Brasil

Buscas por Dom e Bruno chegam ao 10º dia: o que se sabe até agora

Metrópoles | 14/06/22 - 12h17

As buscas pelo jornalista inglês Dom Phillips e pelo indigenista Bruno Araújo Pereira entram no 10º dia. Além da falta de desfecho sobre o que aconteceu com a dupla, o conflito de versões desencadeia uma série de reações e deixa familiares e amigos perplexos.

A Polícia Federal concentra os esforços em áreas próximas ao Rio Itaquaí, onde objetos pessoais dos desaparecidos foram encontrados. O Brasil e o mundo acompanham com espanto o desenrolar do sumiço.

De acordo com informações da Polícia Federal, as buscas continuam em diversas frentes nesta terça-feira (14/6). O último contato com a dupla ocorreu no domingo, 5 de junho. O sumiço foi na reserva indígena Vale do Javari, no Amazonas.

As buscas ao indigenista e ao jornalista reúnem, além da Polícia Federal, o Exército, a Marinha e a Secretaria de Segurança Pública do Amazonas.

“Além dos esforços concentrados no referido local, as buscas continuaram em outras áreas do Rio Itaquaí, e as investigações continuam sendo realizadas de forma técnica, sem que esforços materiais e humanos sejam poupados para a completa elucidação dos fatos”, frisa a Polícia Federal.

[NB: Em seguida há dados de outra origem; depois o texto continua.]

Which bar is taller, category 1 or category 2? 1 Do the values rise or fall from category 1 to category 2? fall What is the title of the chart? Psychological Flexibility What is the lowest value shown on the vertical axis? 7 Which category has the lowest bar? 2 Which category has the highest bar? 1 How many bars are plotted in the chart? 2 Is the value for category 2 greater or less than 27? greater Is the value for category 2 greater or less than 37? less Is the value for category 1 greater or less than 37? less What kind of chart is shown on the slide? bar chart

Veja, a seguir, o que se sabe sobre o desaparecimento de Dom e Bruno:


  • O jornalista inglês e o indigenista viajaram em 3 de junho até um posto de vigilância indígena próximo a uma localidade chamada Lago do Jaburu.
  • Os dois se deslocaram com o objetivo de visitar a equipe de vigilância indígena que fica próxima ao Lago do Jaburu. O jornalista pretendia fazer algumas entrevistas com integrantes da comunidade que reside no local.
  • Eles viajavam com uma embarcação nova, de 40 cavalos, e 70 litros de gasolina, o suficiente para a viagem. O último contato ocorreu em 5 de junho.
  • Dom Phillips é um jornalista colaborador do veículo britânico The Gardian e está trabalhando em um livro sobre meio ambiente com apoio da Fundação Alicia Patterson.
  • Eles desapareceram quando faziam o trajeto entre a comunidade Ribeirinha São Rafael e a cidade de Atalaia do Norte.
  • Policiais militares prenderam Amarildo da Costa de Oliveira, de 41 anos, conhecido como Pelado, na terça-feira (7/6). No momento da prisão, ele estava com armas e munição de uso restrito.
  • A lancha do suspeito foi vista perseguindo o barco do indigenista Bruno Pereira e do jornalista inglês Dom Phillips. Ele teria ameaçado Bruno.
  • A Polícia Federal realiza testes com luminol na lancha de Pelado para identificar possível material genético e digitais na embarcação.
  • Bruno é considerado um dos indigenistas mais experientes da Fundação Nacional do Índio (Funai). No órgão desde 2010, ele foi coordenador regional da Funai de Atalaia do Norte por cinco anos.
  • O indigenista vinha sofrendo ameaças por combater a exploração ilegal e a invasão de terras indígenas.
  • A Polícia Federal investiga se estômago encontrado no boiando no Rio Javari é humano.
  • Uma mochila com objetos iguais aos do jornalista e do indigenista foi achada no domingo (12/6).
  • De acordo com a esposa de Dom, Alessandra Sampaio, as equipes de buscas teriam localizado os cadáveres dos dois homens. As informações teriam sido repassadas pela Embaixada Brasileira em Londres.
  • O jornal britânico The Guardian, onde Dom é colaborador, noticiou que os irmãos dele também foram informados da descoberta de dois corpos “amarrados a uma árvore em floresta remota”.
  • A Polícia Federal negou que tenha encontrado os corpos. A Articulação dos Povos Indígenas do Brasil (APIB) afirma que Dom e Bruno continuam desparecidos.
  • A Polícia Federal concentra os esforços em áreas próximas ao Rio Itaquaí, onde objetos dos desaparecidos foram encontrados.